AVAILABLE RECORDS:

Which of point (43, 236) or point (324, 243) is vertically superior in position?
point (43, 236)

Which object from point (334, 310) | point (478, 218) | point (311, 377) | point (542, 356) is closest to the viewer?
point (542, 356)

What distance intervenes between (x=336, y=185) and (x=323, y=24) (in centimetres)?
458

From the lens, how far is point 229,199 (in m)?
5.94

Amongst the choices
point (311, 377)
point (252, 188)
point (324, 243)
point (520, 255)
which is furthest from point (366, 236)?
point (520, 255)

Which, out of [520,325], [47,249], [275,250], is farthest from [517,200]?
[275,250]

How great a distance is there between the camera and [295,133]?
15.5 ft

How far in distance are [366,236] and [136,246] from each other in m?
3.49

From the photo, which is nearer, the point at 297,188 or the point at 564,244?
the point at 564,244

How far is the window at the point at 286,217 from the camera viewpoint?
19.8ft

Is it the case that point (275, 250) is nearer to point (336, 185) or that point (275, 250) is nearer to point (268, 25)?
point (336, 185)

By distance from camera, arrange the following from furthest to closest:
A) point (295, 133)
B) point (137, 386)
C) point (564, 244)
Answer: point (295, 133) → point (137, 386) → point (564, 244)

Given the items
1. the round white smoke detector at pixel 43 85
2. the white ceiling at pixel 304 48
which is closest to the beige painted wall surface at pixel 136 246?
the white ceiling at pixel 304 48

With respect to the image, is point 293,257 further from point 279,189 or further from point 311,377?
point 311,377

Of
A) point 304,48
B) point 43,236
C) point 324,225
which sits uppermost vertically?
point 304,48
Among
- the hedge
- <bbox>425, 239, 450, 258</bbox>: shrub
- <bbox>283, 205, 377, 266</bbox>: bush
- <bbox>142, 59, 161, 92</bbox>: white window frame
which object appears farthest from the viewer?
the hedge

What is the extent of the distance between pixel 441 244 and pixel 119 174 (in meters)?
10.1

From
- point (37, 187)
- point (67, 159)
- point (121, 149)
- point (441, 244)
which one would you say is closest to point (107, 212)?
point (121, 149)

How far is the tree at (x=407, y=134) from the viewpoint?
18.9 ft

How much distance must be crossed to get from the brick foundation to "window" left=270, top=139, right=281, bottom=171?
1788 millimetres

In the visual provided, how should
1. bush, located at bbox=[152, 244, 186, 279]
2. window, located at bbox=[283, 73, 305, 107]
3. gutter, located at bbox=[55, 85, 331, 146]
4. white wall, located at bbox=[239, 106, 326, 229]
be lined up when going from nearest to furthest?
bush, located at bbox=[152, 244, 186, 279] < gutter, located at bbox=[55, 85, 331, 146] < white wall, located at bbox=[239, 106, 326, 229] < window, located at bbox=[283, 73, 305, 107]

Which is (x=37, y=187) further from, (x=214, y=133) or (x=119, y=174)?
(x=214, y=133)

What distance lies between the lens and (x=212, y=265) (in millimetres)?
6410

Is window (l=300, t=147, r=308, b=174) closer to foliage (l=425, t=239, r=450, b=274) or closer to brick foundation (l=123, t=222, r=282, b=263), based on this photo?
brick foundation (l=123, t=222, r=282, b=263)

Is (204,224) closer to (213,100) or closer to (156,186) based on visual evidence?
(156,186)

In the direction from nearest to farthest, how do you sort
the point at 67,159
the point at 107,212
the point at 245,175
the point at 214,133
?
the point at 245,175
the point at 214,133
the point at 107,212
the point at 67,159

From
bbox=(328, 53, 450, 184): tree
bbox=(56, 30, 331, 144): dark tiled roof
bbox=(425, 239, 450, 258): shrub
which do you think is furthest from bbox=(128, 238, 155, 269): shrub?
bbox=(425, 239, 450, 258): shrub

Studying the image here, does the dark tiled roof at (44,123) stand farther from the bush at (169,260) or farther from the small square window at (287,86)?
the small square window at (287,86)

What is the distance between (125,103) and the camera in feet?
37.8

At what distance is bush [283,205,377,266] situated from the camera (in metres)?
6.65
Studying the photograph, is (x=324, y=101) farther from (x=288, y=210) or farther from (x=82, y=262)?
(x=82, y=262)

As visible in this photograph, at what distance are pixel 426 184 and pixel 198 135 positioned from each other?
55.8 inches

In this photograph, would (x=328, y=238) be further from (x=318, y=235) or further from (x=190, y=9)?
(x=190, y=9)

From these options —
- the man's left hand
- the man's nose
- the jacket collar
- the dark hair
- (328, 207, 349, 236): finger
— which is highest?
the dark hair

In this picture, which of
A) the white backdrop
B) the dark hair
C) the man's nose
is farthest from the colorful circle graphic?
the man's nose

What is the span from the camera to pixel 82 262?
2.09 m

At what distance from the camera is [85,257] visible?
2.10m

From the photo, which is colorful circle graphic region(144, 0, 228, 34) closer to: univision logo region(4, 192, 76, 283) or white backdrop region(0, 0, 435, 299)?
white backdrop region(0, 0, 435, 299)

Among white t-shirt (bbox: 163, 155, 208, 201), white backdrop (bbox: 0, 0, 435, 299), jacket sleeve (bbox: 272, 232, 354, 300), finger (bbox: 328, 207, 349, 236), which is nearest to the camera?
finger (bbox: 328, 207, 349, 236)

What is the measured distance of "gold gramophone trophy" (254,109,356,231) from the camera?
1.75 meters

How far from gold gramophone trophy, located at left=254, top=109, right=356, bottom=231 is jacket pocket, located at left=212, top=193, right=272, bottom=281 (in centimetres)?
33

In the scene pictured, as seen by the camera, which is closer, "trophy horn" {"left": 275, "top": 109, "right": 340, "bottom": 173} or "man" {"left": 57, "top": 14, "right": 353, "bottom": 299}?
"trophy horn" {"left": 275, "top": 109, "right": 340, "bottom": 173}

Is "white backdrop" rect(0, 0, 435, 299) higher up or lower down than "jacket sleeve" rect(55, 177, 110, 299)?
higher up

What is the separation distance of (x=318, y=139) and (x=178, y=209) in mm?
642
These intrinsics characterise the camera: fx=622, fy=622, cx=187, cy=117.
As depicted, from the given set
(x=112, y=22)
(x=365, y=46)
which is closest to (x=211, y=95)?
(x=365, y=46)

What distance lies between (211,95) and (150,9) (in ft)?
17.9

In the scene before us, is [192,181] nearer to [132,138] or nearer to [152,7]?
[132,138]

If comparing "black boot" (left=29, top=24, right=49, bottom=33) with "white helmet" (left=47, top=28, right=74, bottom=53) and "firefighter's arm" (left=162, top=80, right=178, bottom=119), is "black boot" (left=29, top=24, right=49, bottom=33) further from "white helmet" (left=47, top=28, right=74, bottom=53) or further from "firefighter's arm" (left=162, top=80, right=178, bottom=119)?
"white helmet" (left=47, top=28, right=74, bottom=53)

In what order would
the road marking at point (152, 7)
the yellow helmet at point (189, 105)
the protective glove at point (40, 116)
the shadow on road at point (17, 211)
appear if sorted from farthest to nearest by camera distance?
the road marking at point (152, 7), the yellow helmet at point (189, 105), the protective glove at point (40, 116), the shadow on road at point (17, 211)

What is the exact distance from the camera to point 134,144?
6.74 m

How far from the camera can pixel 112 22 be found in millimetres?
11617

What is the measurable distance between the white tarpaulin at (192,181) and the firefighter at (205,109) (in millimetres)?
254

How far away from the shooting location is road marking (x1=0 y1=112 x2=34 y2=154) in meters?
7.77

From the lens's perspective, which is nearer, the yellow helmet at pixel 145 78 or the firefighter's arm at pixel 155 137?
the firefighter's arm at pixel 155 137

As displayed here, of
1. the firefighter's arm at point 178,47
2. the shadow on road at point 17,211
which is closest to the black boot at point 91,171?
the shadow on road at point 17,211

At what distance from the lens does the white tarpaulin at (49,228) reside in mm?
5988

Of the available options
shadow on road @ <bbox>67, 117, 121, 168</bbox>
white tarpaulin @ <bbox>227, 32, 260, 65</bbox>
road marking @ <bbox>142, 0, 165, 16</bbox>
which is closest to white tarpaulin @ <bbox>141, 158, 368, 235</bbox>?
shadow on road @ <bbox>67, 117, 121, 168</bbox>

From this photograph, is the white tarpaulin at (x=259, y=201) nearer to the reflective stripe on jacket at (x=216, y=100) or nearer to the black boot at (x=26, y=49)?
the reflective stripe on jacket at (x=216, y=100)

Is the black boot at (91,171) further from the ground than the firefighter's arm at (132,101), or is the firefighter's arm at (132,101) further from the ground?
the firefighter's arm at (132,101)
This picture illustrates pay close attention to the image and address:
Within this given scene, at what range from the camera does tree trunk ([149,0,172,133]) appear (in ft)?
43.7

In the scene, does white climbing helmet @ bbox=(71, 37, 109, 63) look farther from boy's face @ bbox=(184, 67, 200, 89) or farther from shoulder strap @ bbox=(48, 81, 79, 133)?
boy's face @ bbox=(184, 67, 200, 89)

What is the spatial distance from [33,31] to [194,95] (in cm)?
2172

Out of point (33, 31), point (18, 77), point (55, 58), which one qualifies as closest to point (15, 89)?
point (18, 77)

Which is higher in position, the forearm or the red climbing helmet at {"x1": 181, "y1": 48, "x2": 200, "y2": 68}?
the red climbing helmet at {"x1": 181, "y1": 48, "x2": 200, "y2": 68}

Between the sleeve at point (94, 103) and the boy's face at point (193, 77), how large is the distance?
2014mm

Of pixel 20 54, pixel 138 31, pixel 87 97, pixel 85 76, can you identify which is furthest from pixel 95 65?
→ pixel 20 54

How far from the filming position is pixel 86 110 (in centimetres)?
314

WHAT YOU ARE ASKED TO DO: Repeat exactly the lines from the line containing "Is the black" through the end of the listing above; both boundary lines are part of the output.

TASK OUTPUT:
Is the black boot at (91,171) further from the ground than the firefighter's arm at (132,101), or is the firefighter's arm at (132,101) further from the ground?
the firefighter's arm at (132,101)
This picture illustrates pay close attention to the image and address:
Within this given scene, at what range from the camera does tree trunk ([149,0,172,133]) appear (in ft)?
43.7

In the scene, does white climbing helmet @ bbox=(71, 37, 109, 63) look farther from boy's face @ bbox=(184, 67, 200, 89) or farther from shoulder strap @ bbox=(48, 81, 79, 133)?
boy's face @ bbox=(184, 67, 200, 89)

What is the spatial distance from [33,31] to [194,95] (in cm)?
2172

Out of point (33, 31), point (18, 77), point (55, 58), which one qualifies as closest to point (15, 89)?
point (18, 77)

Which is higher in position, the forearm or the red climbing helmet at {"x1": 181, "y1": 48, "x2": 200, "y2": 68}?
the red climbing helmet at {"x1": 181, "y1": 48, "x2": 200, "y2": 68}

Between the sleeve at point (94, 103) and the boy's face at point (193, 77), how large is the distance?
2014mm

Of pixel 20 54, pixel 138 31, pixel 87 97, pixel 85 76, can you identify which is furthest from pixel 95 65?
→ pixel 20 54

How far from the filming position is pixel 86 110 (in centimetres)?
314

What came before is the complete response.